● **Saved data entries**:
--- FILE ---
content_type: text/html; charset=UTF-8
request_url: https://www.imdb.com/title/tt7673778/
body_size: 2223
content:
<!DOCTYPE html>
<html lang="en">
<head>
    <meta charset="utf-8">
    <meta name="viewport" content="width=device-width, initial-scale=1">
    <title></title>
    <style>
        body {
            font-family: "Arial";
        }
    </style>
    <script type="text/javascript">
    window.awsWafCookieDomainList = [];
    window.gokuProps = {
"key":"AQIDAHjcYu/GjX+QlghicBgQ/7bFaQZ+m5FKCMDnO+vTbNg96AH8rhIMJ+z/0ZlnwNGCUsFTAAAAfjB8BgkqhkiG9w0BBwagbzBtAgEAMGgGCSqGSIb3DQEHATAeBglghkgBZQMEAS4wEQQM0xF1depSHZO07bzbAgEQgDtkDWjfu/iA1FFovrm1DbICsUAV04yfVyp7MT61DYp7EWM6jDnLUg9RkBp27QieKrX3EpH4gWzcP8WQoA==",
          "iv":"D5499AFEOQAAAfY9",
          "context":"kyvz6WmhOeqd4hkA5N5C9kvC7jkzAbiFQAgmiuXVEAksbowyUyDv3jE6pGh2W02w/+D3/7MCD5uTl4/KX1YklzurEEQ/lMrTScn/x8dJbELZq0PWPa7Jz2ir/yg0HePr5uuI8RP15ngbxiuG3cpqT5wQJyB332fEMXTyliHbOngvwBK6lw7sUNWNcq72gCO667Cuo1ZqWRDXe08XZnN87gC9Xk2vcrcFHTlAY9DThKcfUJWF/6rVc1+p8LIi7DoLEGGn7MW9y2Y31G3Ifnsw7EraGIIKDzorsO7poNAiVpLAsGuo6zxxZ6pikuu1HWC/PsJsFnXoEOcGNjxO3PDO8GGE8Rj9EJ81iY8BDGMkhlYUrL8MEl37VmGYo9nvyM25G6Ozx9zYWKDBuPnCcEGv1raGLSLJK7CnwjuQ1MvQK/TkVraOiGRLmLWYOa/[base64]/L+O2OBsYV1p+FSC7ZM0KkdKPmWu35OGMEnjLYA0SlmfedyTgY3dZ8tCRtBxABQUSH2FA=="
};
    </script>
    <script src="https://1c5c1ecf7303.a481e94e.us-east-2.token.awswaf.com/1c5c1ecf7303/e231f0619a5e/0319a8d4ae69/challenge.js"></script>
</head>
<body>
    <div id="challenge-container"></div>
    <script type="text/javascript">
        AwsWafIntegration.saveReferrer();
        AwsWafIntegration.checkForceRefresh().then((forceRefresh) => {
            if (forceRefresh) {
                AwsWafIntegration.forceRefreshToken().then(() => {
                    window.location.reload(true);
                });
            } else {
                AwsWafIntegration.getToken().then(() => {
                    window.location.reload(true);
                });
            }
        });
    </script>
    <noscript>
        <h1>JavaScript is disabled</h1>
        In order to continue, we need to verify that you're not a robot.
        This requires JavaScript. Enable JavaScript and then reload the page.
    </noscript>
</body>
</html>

● **Task objective**: Apply a filter for "window" to the data above, then copy each line that matches.

● **Answer section**:
    window.awsWafCookieDomainList = [];
    window.gokuProps = {
                    window.location.reload(true);
                    window.location.reload(true);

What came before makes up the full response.